Une journée sur une plage du Sud-Ouest à la Belle Epoque

Une chose est sure, la baignade n'était pas l'intérêt principal d'une station balnéaire !


Les plaisirs de la plage au XIXeme dans le Sud-Ouest

Par Charles Daney


Le spectacle est sur la plage et non dans l'eau !
Les baignades sont assez rares. Les moins expérimentées des baigneuses se tiennent à une corde mise en avant par le « professeur de natation ». Sur la plage, la mode a repris ses droits. Elle comporte une tenue plus légère qu’en ville, le large chapeau et surtout l’ombrelle qui est l’accessoire indispensable des femmes aux bains de mer, sous l’Empire. La tente de toile aux rayures bleues et blanches n’existe pas encore. La station allongée sur la plage, telle que nous la concevons aujourd’hui, n’existe pas davantage. Les femmes, assises sur un fauteuil de plage, sous la protection d’un chapeau ou d’une ombrelle, lisent ou brodent ; elles accompagnent et surveillent les enfants. Dans les années 1860, Louis Veuillot le mentionne : « Les enfants s’y portent bien, les parents y sont sages. »

Femmes en costumes de bain 1895 - gravure de mode

La station en 1863 : " La santé de mes filles me remplit d’enthousiasme pour ce lieu tout à la fois pacifique et animé. Nous avons comme tout le monde notre petit chalet, tout entier à nous, avec
d’aimables voisins à droite et à gauche. Nous sommes sur le bord de l’eau mais c’est un grand lac avec l’odeur de la mer et quelque chose de son profond gémissement. La rive circulaire est bordée d’une ribambelle d’enfants florissants et joyeux qui, presque tous, font des trous dans le sable." Louis Veuillot, « Petits voyages » dans Historiettes et fantaisies, édition Victor Palmé 1866

Photo-Georges Ancely-Biaritz - fin XIXeme


Du côté plage, une vie tranquille où « les enfants font des trous », des « châteaux de sable ». Les jeux et les spectacles de plage se multiplient. Les adolescents jouent au badminton ou inventent desjeux mixtes comme la course à la cravate décrite à Royan. Le café de la plage – de plain-pied avec le sable, retient davantage les hommes. Ils y lisent le journal, regardent la mer, jaugent les bateaux du regard, ce que Mauriac attribue aux femmes des terrasses de première ligne. C’est à l’intention des touristes que les habitants préparent des spectacles comme les courses d’échasses (à Arcachon) ou les corsos fleuris, des chasses à courre, des golfs ou des tennis, des embarquements avec « un marin du pays » pour la pêche ou la promenade… La station balnéaire doit être le trésor de fêtes nombreuses, débordant même le cadre de la plage. Le journal local les annonce.

========================

- **CONSIGNE A**: Recopiez le passage de l'extrait sur les plages du Sud-Ouest qui va de « Du côté plage, une » à « local les annonce. ».
- **CONSIGNE B**: Selon l'extrait sur les plages du Sud-Ouest, qu'est-ce qui remplit Louis Veuillot d'enthousiasme pour la station en 1863 ? Répondez en une à trois phrases.

- **DONNÉES FOURNIES**:

========================

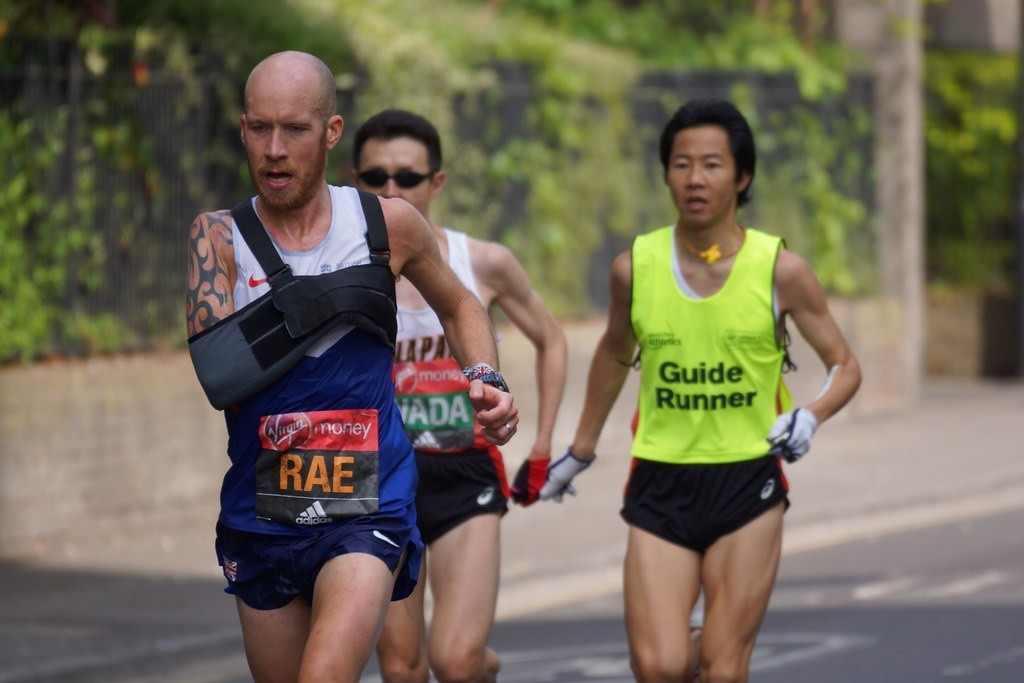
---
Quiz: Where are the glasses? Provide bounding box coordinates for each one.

========================

- **RÉSULTAT ATTENDU A**:
Du côté plage, une vie tranquille où « les enfants font des trous », des « châteaux de sable ». Les jeux et les spectacles de plage se multiplient. Les adolescents jouent au badminton ou inventent desjeux mixtes comme la course à la cravate décrite à Royan. Le café de la plage – de plain-pied avec le sable, retient davantage les hommes. Ils y lisent le journal, regardent la mer, jaugent les bateaux du regard, ce que Mauriac attribue aux femmes des terrasses de première ligne. C’est à l’intention des touristes que les habitants préparent des spectacles comme les courses d’échasses (à Arcachon) ou les corsos fleuris, des chasses à courre, des golfs ou des tennis, des embarquements avec « un marin du pays » pour la pêche ou la promenade… La station balnéaire doit être le trésor de fêtes nombreuses, débordant même le cadre de la plage. Le journal local les annonce.

- **RÉSULTAT ATTENDU B**: C'est la santé de ses filles qui remplit Louis Veuillot d'enthousiasme pour ce lieu. Il le décrit comme un lieu à la fois pacifique et animé.